● Work task A:
Answer these questions using the address on the Syrian Orthodox Patriarch's visit to Rome:
(i) On which dates did the Patriarch's official visit to Rome take place?
(ii) Where was the Celebration of Prayer held?
(iii) Which predecessor invited the Patriarch to be represented at the Second Vatican Council?
● Work task B: Name every city that the address on the Syrian Orthodox Patriarch's visit to Rome mentions.
● Work task C: Rewrite the part of the address on the Syrian Orthodox Patriarch's visit that begins with "Nine years ago, Your" and ends with "of His Son.", substituting "messages" for "letters".

● Source text:
----------------------------------------

From October 25th to 27th, 1971, His Holiness Mar Ignatius Jacob III, Syrian Orthodox Patriarch of Antioch and all the East, paid an official visit to Rome. During this time he was the guest of the Holy Father. The Pope and the Patriarch met for a long private meeting on October 25th. At the end of this meeting they participated together in a Celebration of Prayer in the Matilda Chapel. During this celebration the following addresses were exchanged:



Your Holiness,

With joy we extend our fraternal greeting as we welcome you to our home. In your person we salute a Church which sees in the faith and devotion of the apostolic community of Antioch the roots and foundation of its own Christian witness. We are particularly happy to welcome an exalted visitor from Damascus, where, in receiving the holy waters of baptism, the Apostle of the Nations, whose name we bear, began that life of total commitment to the Lord Jesus Christ which was to lead him to this city of Rome and the supreme sacrifice of his life out of love for that Lord.

Nine years ago, Your Holiness accepted the invitation of our predecessor of venerated memory, John XXIII, to be represented at the Second Vatican Council by a delegated observer. Since that time the exchange of letters between us and the visit of qualified members of our Church to Your Holiness have helped strengthen the relations between our Churches. Now we have the joy of meeting in person so that we may share the thoughts and desires which animate us as we strive to fulfil God's wish for His Church and for the world redeemed by the precious Blood of His Son.

----------------------------------------

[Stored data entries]
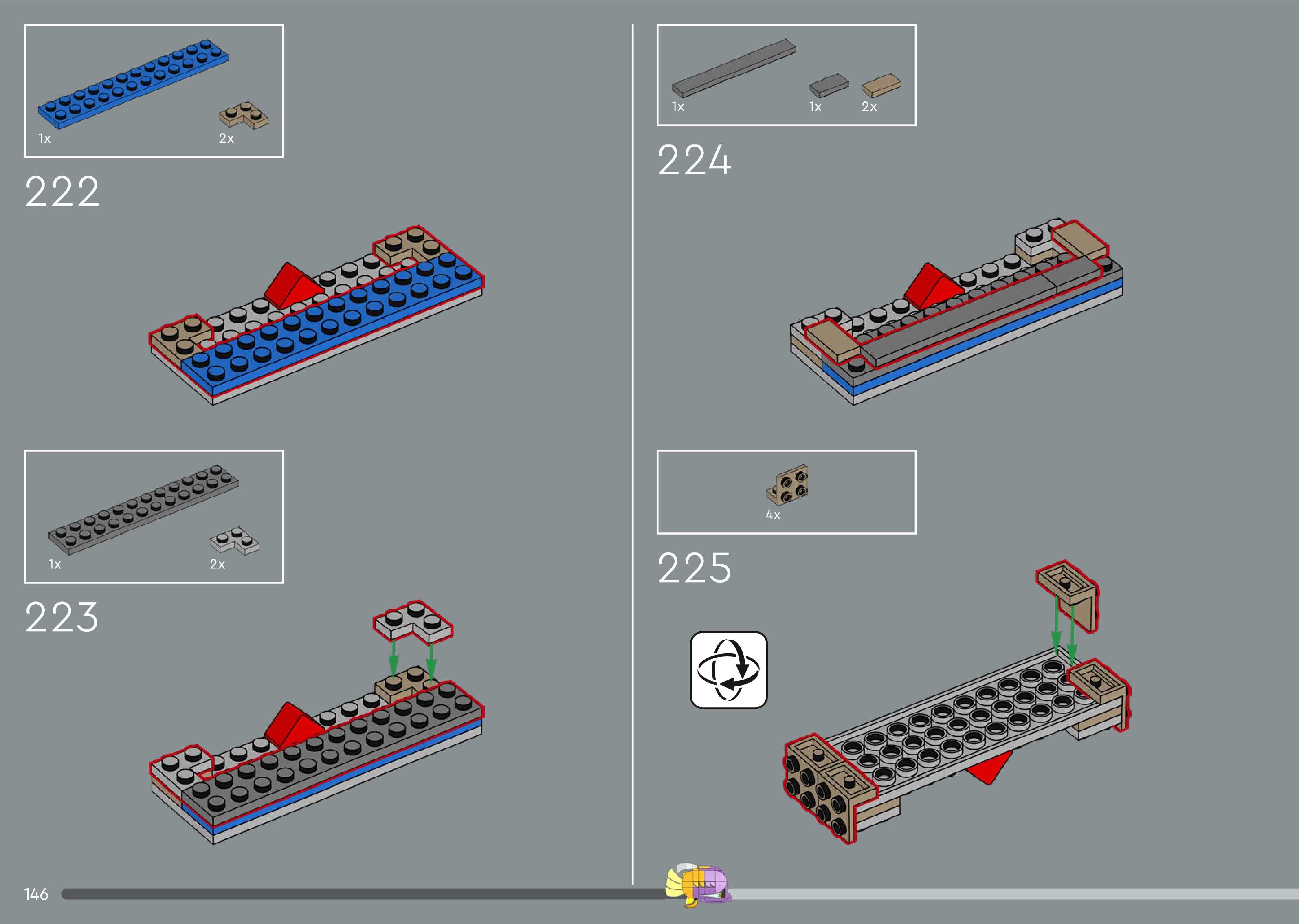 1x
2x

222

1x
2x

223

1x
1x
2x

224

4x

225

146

----------------------------------------

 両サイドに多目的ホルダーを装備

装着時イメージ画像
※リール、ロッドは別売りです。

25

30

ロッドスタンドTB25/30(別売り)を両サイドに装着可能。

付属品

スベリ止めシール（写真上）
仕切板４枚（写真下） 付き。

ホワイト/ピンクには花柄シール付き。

----------------------------------------

● Written response A:
(i) From October 25th to 27th, 1971.
(ii) In the Matilda Chapel.
(iii) John XXIII.

● Written response B: Rome, Antioch, Damascus

● Written response C:
Nine years ago, Your Holiness accepted the invitation of our predecessor of venerated memory, John XXIII, to be represented at the Second Vatican Council by a delegated observer. Since that time the exchange of messages between us and the visit of qualified members of our Church to Your Holiness have helped strengthen the relations between our Churches. Now we have the joy of meeting in person so that we may share the thoughts and desires which animate us as we strive to fulfil God's wish for His Church and for the world redeemed by the precious Blood of His Son.